When you compare Toyota Corolla and Honda Civic, there are similarities in the interior dimensions for both. The new Corolla's interior package has been dramatically improved in terms of passenger comfort, gaining considerable legroom for the rear seat occupants. Corolla also comes equipped with a 60/40 split-folding rear seat for remarkable versatility. The seat folds down to reveal a pass-through to the trunk, increasing the amount of useful rear cargo space. This feature is only available on higher-priced Civic grades.
Corolla includes several exterior features that are unavailable on Honda Civic. The new Corolla is longer and wider than Civic, making for a sleeker, more dynamic presence. In addition, Corolla features bright Light Emitting Diode (LED) headlights, as well as an acoustic windshield that helps reduce cabin noise, and in back, a bright, stainless steel exhaust tip.
While Corolla and Civic offer standard audio systems that are comparable, Corolla has optional Display Audio with Navigation and Entune® Apps Suite, which far exceeds what’s available from Honda, even when upgrading to more expensive Civic models. Its 6.1-in. touch-screen display is controlled via voice recognition or with steering-wheel mounted controls, providing customers with an easy-to-use interface, while offering some of the most advanced features on the road.
Corolla's available Entune® system features familiar apps, such as Yelp and Facebook Places, which allow occupants to check in with friends, order movie tickets, make dinner reservations, get restaurant reviews, find nearby points of interest, and listen to Pandora® and iHeartRadio. Drivers and passengers can also stay updated on stocks, sports, weather, traffic and fuel prices. Civic fails to offer a system this comprehensive.
One of the key selling points for Corolla is the host of optional features that will allow the customer to custom tailor the vehicle as they desire. While Civic does offer some similar options, buyers will have to move up to the more expensive grades to find them. Corolla also brings lots of extras to the party with its standard accessories. These are some of the included features that are included on the base trim of the 2014 Corolla: Power windows and door locks, LED headlights, tilt and telescoping steering wheel, air conditioning, and an adjustable driver’s seat. In addition, Corolla offers more flexibility overall since it’s available in four grades, as opposed to Civic, which offers three. Corolla also boasts Plus and Premium trim-level options for LE, LE Eco and S, and customers can select an engaging L or S Plus 6-speed MT. In short, it’s easier than ever to find a Corolla that fits virtually every lifestyle.

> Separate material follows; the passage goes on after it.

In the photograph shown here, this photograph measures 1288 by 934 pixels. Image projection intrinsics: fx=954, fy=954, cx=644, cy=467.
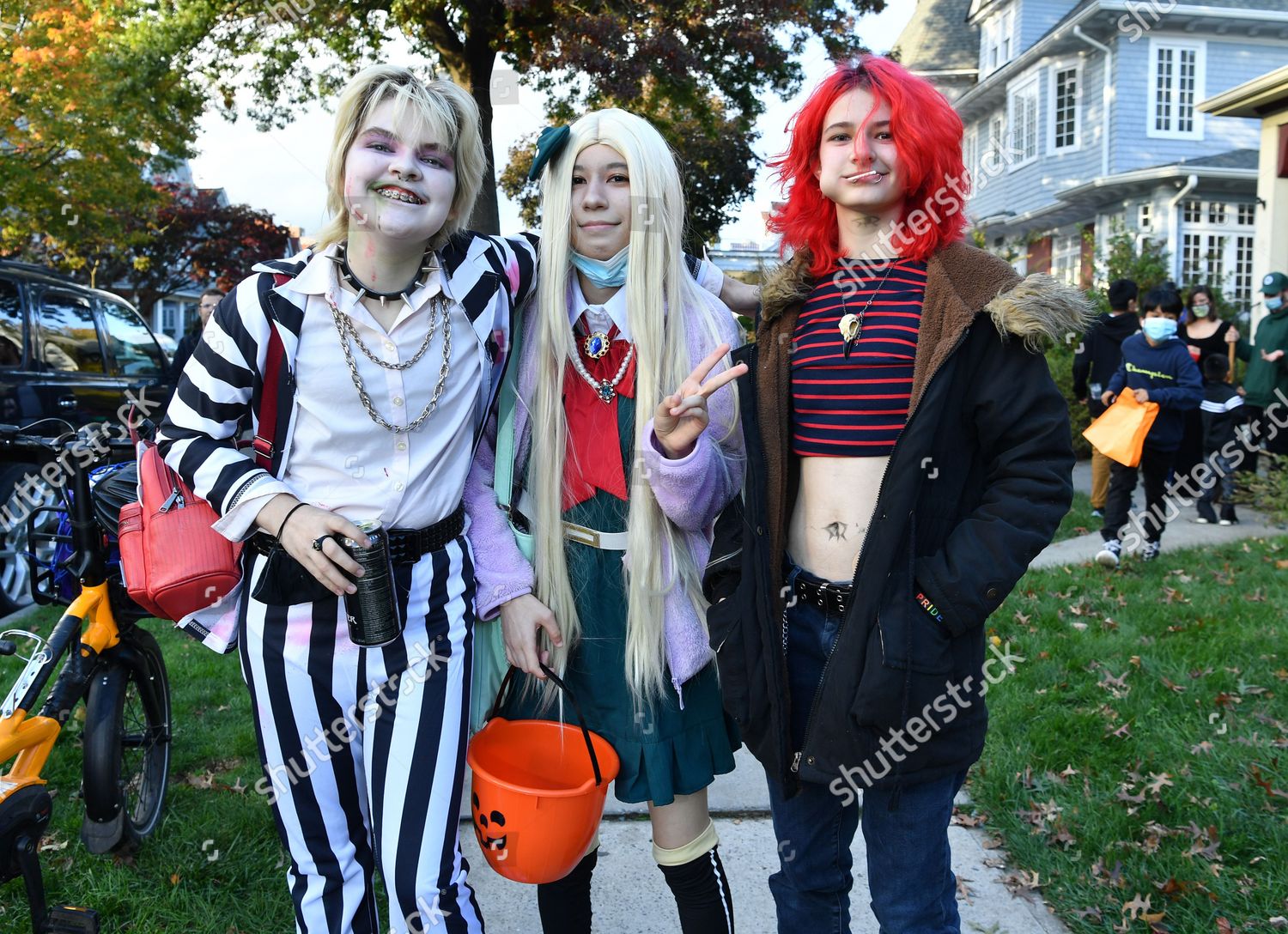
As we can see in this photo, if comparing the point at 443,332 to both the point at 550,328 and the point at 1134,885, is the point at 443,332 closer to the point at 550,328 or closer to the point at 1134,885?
the point at 550,328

When comparing the 2014 Toyota Corolla vs. Honda Civic, there’s no question that Civic is a strong competitor for Corolla and, with its recent refresh, Honda is well repositioned in the category. However, the all-new 2014 Corolla offers an options list that gives customers exactly what they want. Add to that the technologies of Display Audio and Entune® Premium Audio, and Corolla is prepared to hold its ground against Civic.